O terceiro setor vem se firmando no Brasil aos poucos. Estudos e pesquisas neste campo ainda pouco conclusivos, tem obtido maior ênfase no enfoque organizacional. Ainda permanece um questionamento sobre o que constitui exatamente o terceiro setor, sendo identificadas insuficiências na gestão das organizações que dele fazem parte, com falta de profissionais capacitados.
Este cenário traz novos desafios, como entender a lógica de funcionamento e organização do terceiro setor, além de propor contribuições de ordem prática para torná-lo mais eficiente na condução de suas ações. Para FALCONER (1999),

embora o terceiro setor esteja sendo alçado a uma posição de primeira grandeza, como “manifestação” da sociedade civil e parceiro obrigatório do Estado na concepção e implementação de políticas públicas, a realidade deste setor, quanto ao grau de estruturação e capacidade de mobilização, ainda está muito aquém da necessária para que cumpra os papéis para os quais está sendo convocado, seja por características políticas e culturais brasileiras, como a alegada “falta de tradição associativa”, seja por deficiências na gestão destas organizações.

A discussão sobre o tema, de certa forma, pode e deve incluir duas situações principais: (1) o profissional que atuará dentro das empresas privadas e que irá desenvolver ações para fortalecer e exercer a cidadania empresarial e a responsabilidade social; (2) o profissional que irá trabalhar diretamente nas organizações sem fins lucrativos, ou melhor, nas organizações que compõem o terceiro setor.

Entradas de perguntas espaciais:
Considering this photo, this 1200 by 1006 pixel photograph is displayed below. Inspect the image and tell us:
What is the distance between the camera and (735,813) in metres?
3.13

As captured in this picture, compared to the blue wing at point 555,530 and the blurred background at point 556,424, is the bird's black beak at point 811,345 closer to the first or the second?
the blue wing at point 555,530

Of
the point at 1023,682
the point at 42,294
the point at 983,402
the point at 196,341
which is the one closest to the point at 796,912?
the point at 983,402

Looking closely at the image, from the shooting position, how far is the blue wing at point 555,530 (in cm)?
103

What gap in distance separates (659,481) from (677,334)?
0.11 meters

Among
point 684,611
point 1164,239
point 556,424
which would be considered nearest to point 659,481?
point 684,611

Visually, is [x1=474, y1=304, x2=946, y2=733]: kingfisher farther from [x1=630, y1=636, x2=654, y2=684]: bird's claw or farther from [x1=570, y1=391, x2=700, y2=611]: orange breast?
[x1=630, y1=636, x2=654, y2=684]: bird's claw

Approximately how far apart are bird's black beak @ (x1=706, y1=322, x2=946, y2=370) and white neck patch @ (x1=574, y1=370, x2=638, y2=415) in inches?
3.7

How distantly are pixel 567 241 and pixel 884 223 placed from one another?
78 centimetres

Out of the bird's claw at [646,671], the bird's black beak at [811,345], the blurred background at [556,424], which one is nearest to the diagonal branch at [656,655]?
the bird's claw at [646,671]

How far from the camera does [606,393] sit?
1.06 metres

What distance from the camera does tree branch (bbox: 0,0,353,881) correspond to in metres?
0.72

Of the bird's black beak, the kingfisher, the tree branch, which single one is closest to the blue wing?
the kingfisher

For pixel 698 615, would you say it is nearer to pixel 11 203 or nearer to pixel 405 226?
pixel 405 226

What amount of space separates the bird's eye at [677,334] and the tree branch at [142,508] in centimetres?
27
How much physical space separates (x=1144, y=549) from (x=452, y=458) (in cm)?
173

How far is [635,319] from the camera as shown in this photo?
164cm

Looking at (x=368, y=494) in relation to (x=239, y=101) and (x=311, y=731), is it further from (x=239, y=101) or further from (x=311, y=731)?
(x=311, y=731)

- _INSTRUÇÕES DO EXERCÍCIO_:
A - Por favor, atualize o trecho do texto sobre o terceiro setor que vai de "A discussão sobre" a "o terceiro setor.", substituindo "empresas privadas" por "companhias privadas".
B - Liste, na ordem em que aparecem, todos os verbos no infinitivo presentes no texto sobre o terceiro setor.

- _RESPOSTAS POR TAREFA_:
A -
A discussão sobre o tema, de certa forma, pode e deve incluir duas situações principais: (1) o profissional que atuará dentro das companhias privadas e que irá desenvolver ações para fortalecer e exercer a cidadania empresarial e a responsabilidade social; (2) o profissional que irá trabalhar diretamente nas organizações sem fins lucrativos, ou melhor, nas organizações que compõem o terceiro setor.

B - entender, propor, torná-lo, incluir, desenvolver, fortalecer, exercer, trabalhar